- [Problem details]:
Set down, in full, every record in the block.

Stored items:
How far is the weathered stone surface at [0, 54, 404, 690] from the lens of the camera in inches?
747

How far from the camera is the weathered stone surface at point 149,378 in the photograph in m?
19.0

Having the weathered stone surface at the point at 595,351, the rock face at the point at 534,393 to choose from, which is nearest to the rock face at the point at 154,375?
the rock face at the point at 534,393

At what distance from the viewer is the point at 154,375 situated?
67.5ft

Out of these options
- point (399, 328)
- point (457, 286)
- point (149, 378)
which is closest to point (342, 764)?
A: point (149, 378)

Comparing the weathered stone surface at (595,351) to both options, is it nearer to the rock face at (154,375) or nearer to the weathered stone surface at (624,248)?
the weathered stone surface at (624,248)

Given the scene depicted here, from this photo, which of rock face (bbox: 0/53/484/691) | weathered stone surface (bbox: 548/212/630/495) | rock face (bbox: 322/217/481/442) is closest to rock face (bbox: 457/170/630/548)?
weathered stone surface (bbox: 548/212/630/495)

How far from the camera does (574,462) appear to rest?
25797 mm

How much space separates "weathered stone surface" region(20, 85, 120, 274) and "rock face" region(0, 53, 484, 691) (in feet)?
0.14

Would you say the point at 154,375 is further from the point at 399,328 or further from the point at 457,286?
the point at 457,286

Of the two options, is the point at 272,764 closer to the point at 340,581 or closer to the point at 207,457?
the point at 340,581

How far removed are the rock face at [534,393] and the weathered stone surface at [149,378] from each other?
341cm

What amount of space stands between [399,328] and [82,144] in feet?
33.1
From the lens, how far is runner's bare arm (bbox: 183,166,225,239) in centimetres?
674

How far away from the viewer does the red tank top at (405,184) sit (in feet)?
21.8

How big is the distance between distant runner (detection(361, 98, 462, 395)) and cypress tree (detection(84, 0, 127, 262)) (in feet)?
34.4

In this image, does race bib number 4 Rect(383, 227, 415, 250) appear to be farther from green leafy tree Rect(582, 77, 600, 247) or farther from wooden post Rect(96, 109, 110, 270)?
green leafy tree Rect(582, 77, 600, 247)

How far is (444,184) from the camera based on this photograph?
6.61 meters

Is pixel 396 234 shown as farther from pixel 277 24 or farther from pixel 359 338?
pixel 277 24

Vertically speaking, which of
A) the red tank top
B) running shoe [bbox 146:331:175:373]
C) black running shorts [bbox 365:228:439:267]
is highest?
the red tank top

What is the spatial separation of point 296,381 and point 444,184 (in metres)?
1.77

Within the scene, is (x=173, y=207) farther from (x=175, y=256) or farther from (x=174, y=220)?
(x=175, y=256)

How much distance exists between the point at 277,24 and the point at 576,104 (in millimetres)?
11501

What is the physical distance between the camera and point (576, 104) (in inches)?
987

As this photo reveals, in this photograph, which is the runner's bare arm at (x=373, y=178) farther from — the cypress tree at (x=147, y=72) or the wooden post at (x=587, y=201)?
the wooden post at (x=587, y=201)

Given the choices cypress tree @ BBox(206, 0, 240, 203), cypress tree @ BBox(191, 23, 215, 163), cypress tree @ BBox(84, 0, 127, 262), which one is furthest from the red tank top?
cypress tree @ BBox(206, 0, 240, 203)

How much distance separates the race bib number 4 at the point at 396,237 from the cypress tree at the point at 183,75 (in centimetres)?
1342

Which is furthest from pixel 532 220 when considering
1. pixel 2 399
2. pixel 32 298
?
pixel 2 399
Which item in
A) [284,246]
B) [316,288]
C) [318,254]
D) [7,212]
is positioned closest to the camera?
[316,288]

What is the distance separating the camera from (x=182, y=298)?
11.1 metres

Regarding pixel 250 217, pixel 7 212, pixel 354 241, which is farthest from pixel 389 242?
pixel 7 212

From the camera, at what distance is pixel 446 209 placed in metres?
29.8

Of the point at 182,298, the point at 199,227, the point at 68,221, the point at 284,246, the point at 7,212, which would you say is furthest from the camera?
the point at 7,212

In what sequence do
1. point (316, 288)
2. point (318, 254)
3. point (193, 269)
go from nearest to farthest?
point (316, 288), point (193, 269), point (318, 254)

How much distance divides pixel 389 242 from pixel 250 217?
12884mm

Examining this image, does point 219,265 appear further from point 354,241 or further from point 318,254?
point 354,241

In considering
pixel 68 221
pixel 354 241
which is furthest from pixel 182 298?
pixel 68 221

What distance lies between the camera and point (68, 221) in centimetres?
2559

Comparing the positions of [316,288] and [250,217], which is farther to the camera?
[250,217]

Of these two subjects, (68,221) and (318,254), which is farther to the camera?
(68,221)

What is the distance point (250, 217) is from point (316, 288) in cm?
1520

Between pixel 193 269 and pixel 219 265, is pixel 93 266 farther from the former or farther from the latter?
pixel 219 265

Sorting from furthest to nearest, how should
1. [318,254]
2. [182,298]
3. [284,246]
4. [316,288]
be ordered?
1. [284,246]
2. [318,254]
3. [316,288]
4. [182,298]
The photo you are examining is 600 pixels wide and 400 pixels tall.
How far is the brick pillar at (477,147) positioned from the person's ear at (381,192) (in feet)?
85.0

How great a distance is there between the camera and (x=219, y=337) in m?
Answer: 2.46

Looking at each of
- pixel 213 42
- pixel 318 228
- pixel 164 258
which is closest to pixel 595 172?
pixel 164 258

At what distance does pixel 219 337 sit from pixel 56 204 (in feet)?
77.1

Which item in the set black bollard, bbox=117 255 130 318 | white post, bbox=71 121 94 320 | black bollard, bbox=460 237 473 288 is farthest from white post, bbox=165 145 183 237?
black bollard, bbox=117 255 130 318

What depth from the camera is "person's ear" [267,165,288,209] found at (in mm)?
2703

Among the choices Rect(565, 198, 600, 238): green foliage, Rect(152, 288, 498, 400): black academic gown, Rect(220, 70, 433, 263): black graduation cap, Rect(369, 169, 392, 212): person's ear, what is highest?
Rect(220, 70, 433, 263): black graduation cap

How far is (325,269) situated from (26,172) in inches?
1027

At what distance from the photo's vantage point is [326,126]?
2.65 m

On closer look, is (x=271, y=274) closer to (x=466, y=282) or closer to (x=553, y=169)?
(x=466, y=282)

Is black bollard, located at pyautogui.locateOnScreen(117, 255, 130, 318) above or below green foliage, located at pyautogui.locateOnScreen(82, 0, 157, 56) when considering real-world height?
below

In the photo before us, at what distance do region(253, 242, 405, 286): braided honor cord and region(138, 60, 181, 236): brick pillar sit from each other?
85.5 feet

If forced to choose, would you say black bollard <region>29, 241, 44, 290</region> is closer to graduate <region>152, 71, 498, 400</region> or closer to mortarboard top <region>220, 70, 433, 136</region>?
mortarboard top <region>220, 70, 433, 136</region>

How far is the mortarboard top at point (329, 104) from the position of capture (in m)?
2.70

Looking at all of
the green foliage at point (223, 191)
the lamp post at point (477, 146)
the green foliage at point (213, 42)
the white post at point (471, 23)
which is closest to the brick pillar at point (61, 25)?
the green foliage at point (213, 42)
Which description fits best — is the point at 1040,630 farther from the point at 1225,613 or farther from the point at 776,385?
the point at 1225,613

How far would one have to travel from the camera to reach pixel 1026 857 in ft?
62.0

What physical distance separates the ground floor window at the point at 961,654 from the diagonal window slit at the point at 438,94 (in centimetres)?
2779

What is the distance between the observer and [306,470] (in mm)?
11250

- [Correct output]:
How far is the weathered stone surface at [0, 54, 404, 690] from the lens of the camera in inches?
747

How far from the camera is the weathered stone surface at point 149,378 in the photograph in m?
19.0

Having the weathered stone surface at the point at 595,351, the rock face at the point at 534,393 to choose from, which is nearest to the rock face at the point at 154,375?
the rock face at the point at 534,393

At what distance from the viewer is the point at 154,375 situated?
67.5ft

Out of these options
- point (399, 328)
- point (457, 286)
- point (149, 378)
which is closest to point (342, 764)?
A: point (149, 378)

Comparing the weathered stone surface at (595,351) to both options, is it nearer to the rock face at (154,375) or nearer to the weathered stone surface at (624,248)?
the weathered stone surface at (624,248)

Given the scene depicted here, from this photo, which of rock face (bbox: 0/53/484/691) | weathered stone surface (bbox: 548/212/630/495) | rock face (bbox: 322/217/481/442) is closest to rock face (bbox: 457/170/630/548)?
weathered stone surface (bbox: 548/212/630/495)

How far from the camera does (574,462) appear to rest?
25797 mm

How much space separates "weathered stone surface" region(20, 85, 120, 274) and "rock face" region(0, 53, 484, 691) (in feet)?
0.14

Would you say the point at 154,375 is further from the point at 399,328 or further from the point at 457,286?
the point at 457,286

Of the two options, is the point at 272,764 closer to the point at 340,581 or closer to the point at 207,457?
the point at 340,581

How far removed are the rock face at [534,393] and the weathered stone surface at [149,378] from each other?
341cm

What amount of space stands between [399,328] and [82,144] in feet?
33.1
From the lens, how far is runner's bare arm (bbox: 183,166,225,239) in centimetres?
674

How far away from the viewer does the red tank top at (405,184) sit (in feet)?
21.8

How big is the distance between distant runner (detection(361, 98, 462, 395)) and cypress tree (detection(84, 0, 127, 262)) (in feet)?
34.4

In this image, does race bib number 4 Rect(383, 227, 415, 250) appear to be farther from green leafy tree Rect(582, 77, 600, 247) or farther from wooden post Rect(96, 109, 110, 270)?
green leafy tree Rect(582, 77, 600, 247)

How far is (444,184) from the camera based on this photograph?
6.61 meters

Is pixel 396 234 shown as farther from pixel 277 24 or farther from pixel 359 338?
pixel 277 24

Vertically speaking, which of
A) the red tank top
B) running shoe [bbox 146:331:175:373]
C) black running shorts [bbox 365:228:439:267]
is highest?
the red tank top

What is the spatial separation of point 296,381 and point 444,184 (in metres)?
1.77

Within the scene, is (x=173, y=207) farther from (x=175, y=256) or farther from (x=174, y=220)?
(x=175, y=256)

How much distance exists between the point at 277,24 and the point at 576,104 (in millimetres)?
11501

What is the physical distance between the camera and point (576, 104) (in inches)?
987

As this photo reveals, in this photograph, which is the runner's bare arm at (x=373, y=178) farther from — the cypress tree at (x=147, y=72) or the wooden post at (x=587, y=201)?
the wooden post at (x=587, y=201)

Given the choices cypress tree @ BBox(206, 0, 240, 203), cypress tree @ BBox(191, 23, 215, 163), cypress tree @ BBox(84, 0, 127, 262), which one is furthest from the red tank top?
cypress tree @ BBox(206, 0, 240, 203)

How much distance separates the race bib number 4 at the point at 396,237 from the cypress tree at the point at 183,75 (in centimetres)?
1342

Which is furthest from pixel 532 220 when considering
1. pixel 2 399
2. pixel 32 298
?
pixel 2 399
Which item in
A) [284,246]
B) [316,288]
C) [318,254]
D) [7,212]
is positioned closest to the camera?
[316,288]

What is the distance separating the camera from (x=182, y=298)?
11.1 metres

Regarding pixel 250 217, pixel 7 212, pixel 354 241, which is farthest from pixel 389 242?
pixel 7 212

From the camera, at what distance is pixel 446 209 placed in metres?
29.8

Of the point at 182,298, the point at 199,227, the point at 68,221, the point at 284,246, the point at 7,212, which would you say is furthest from the camera?
the point at 7,212

In what sequence do
1. point (316, 288)
2. point (318, 254)
3. point (193, 269)
go from nearest to farthest?
point (316, 288), point (193, 269), point (318, 254)

How much distance divides pixel 389 242 from pixel 250 217?
12884mm

Examining this image, does point 219,265 appear further from point 354,241 or further from point 318,254?
point 354,241

In considering
pixel 68 221
pixel 354 241
which is furthest from pixel 182 298?
pixel 68 221

What distance lies between the camera and point (68, 221) in centimetres?
2559

Comparing the positions of [316,288] and [250,217], which is farther to the camera?
[250,217]

Of these two subjects, (68,221) and (318,254), which is farther to the camera?
(68,221)

What is the distance point (250, 217) is from point (316, 288) in cm?
1520

Between pixel 193 269 and pixel 219 265, is pixel 93 266 farther from the former or farther from the latter?
pixel 219 265

Sorting from furthest to nearest, how should
1. [318,254]
2. [182,298]
3. [284,246]
4. [316,288]
be ordered?
1. [284,246]
2. [318,254]
3. [316,288]
4. [182,298]
The photo you are examining is 600 pixels wide and 400 pixels tall.
How far is the brick pillar at (477,147) positioned from the person's ear at (381,192) (in feet)?
85.0

How great a distance is there between the camera and (x=219, y=337) in m?
Answer: 2.46

Looking at each of
- pixel 213 42
- pixel 318 228
- pixel 164 258
which is closest to pixel 595 172?
pixel 164 258

At what distance does pixel 219 337 sit from pixel 56 204 (in feet)?
77.1

Which item in the set black bollard, bbox=117 255 130 318 | white post, bbox=71 121 94 320 | black bollard, bbox=460 237 473 288 is farthest from white post, bbox=165 145 183 237?
black bollard, bbox=117 255 130 318

What depth from the camera is "person's ear" [267,165,288,209] found at (in mm)?
2703

Among the choices Rect(565, 198, 600, 238): green foliage, Rect(152, 288, 498, 400): black academic gown, Rect(220, 70, 433, 263): black graduation cap, Rect(369, 169, 392, 212): person's ear, what is highest?
Rect(220, 70, 433, 263): black graduation cap

How far is (325,269) situated from (26,172) in inches?
1027

At what distance from the photo's vantage point is [326,126]?
2.65 m

On closer look, is (x=271, y=274) closer to (x=466, y=282) or closer to (x=553, y=169)?
(x=466, y=282)

Is black bollard, located at pyautogui.locateOnScreen(117, 255, 130, 318) above or below green foliage, located at pyautogui.locateOnScreen(82, 0, 157, 56) when considering real-world height?
below

In the photo before us, at what distance do region(253, 242, 405, 286): braided honor cord and region(138, 60, 181, 236): brick pillar sit from each other?
85.5 feet

If forced to choose, would you say black bollard <region>29, 241, 44, 290</region> is closer to graduate <region>152, 71, 498, 400</region> or closer to mortarboard top <region>220, 70, 433, 136</region>?
mortarboard top <region>220, 70, 433, 136</region>

How far is the mortarboard top at point (329, 104) from the position of capture (in m)?
2.70

Looking at all of
the green foliage at point (223, 191)
the lamp post at point (477, 146)
the green foliage at point (213, 42)
the white post at point (471, 23)
which is closest to the brick pillar at point (61, 25)?
the green foliage at point (213, 42)
Which description fits best — is the point at 1040,630 farther from the point at 1225,613 or farther from the point at 776,385?
the point at 1225,613

How far would one have to travel from the camera to reach pixel 1026 857 in ft?
62.0

What physical distance separates the ground floor window at the point at 961,654 from the diagonal window slit at the point at 438,94 (in centimetres)?
2779

What is the distance between the observer and [306,470] (in mm)?
11250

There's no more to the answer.